====== DATA ROWS
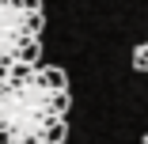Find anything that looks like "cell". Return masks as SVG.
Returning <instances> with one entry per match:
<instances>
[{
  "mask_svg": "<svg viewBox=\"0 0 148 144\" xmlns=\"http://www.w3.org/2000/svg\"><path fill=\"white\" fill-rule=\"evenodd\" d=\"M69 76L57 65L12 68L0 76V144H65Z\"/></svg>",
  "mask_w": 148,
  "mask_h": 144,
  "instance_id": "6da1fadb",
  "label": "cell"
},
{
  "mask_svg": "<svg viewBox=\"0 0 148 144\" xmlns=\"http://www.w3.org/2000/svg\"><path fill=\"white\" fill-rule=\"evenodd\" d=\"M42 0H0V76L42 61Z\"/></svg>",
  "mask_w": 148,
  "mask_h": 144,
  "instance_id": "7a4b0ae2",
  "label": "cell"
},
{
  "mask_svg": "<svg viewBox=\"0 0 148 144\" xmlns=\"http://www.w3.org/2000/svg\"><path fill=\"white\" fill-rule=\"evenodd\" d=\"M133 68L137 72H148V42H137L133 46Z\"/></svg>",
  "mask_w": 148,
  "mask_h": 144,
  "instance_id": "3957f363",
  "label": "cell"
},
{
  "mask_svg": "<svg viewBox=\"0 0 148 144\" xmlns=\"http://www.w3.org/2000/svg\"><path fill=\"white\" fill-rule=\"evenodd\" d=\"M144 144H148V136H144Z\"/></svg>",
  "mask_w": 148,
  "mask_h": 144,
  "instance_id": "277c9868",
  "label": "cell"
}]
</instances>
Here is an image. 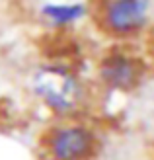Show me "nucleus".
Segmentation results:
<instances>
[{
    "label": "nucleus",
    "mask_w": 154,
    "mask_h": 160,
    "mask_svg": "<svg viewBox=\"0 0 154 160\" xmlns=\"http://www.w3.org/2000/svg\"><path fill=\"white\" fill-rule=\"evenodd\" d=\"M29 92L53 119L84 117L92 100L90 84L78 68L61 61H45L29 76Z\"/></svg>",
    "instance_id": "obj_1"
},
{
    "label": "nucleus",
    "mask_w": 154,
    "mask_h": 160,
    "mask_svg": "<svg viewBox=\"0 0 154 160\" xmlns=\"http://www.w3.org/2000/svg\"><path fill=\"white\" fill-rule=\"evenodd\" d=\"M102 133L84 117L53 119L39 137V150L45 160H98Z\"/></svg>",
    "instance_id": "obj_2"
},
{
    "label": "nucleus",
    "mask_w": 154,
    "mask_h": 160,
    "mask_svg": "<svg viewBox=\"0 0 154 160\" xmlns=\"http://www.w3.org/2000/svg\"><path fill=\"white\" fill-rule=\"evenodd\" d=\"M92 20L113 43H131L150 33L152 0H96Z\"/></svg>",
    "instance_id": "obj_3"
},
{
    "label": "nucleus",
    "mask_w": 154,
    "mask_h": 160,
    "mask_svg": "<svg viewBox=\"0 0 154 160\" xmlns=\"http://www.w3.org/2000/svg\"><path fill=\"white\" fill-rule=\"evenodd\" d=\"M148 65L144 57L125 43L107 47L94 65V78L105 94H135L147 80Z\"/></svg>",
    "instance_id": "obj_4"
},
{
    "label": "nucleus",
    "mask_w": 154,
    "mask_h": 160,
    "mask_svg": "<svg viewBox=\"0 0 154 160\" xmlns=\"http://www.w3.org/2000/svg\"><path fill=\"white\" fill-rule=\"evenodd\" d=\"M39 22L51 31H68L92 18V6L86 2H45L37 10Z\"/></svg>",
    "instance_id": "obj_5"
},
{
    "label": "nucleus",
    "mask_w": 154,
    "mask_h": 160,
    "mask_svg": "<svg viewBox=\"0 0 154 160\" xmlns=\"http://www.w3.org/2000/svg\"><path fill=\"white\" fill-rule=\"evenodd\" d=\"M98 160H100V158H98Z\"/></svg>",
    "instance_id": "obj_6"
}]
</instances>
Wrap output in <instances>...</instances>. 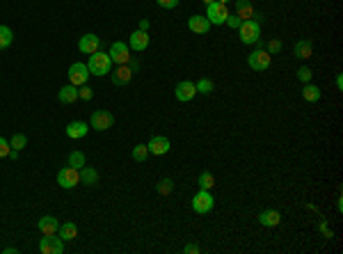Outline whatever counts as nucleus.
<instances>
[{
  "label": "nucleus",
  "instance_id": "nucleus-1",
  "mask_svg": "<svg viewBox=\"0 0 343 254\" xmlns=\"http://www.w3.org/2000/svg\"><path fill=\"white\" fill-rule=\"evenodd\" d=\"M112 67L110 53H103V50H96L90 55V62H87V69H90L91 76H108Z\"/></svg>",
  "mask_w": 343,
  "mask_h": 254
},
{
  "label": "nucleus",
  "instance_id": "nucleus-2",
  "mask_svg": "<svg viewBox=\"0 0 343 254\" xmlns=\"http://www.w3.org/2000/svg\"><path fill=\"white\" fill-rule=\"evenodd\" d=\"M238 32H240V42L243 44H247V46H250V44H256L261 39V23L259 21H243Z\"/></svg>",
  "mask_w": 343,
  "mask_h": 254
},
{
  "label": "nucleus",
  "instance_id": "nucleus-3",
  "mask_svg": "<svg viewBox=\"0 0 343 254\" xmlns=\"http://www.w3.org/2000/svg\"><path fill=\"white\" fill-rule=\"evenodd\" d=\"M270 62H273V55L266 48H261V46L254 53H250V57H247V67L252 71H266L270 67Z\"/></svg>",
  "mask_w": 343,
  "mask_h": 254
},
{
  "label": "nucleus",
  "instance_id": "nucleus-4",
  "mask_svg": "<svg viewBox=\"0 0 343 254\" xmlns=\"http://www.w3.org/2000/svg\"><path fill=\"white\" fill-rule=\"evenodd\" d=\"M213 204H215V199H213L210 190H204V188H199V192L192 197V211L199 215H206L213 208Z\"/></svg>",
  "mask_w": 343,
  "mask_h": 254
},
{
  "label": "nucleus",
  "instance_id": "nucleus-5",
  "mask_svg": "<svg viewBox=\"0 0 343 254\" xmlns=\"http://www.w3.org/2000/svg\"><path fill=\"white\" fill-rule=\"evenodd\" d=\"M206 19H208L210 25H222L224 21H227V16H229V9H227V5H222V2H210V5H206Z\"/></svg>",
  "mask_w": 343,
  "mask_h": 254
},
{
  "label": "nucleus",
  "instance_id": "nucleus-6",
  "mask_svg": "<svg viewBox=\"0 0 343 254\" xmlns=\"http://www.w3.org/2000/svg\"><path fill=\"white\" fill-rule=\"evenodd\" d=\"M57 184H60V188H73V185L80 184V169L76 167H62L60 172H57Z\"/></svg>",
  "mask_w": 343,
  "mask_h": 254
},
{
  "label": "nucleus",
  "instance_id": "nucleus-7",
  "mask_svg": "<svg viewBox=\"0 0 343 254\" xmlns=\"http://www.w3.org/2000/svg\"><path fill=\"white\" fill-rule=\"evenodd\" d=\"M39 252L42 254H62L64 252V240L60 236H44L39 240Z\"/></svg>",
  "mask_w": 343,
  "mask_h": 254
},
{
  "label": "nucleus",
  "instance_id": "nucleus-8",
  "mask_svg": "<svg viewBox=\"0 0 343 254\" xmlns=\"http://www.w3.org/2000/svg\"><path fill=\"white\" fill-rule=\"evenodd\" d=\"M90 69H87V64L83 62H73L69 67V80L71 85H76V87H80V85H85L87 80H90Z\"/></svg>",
============
[WHAT IS REQUIRED]
Turn the entries above, from their first line through the line containing "76L57 65L12 68L0", into a numbered list, skipping any blank lines and leaving the pictures out.

[ANSWER TO THE TASK]
1. Find anything that looks like "cell". Return masks as SVG.
2. Returning <instances> with one entry per match:
3. <instances>
4. [{
5.   "mask_svg": "<svg viewBox=\"0 0 148 144\" xmlns=\"http://www.w3.org/2000/svg\"><path fill=\"white\" fill-rule=\"evenodd\" d=\"M69 76L57 65L12 68L0 76V144H65Z\"/></svg>",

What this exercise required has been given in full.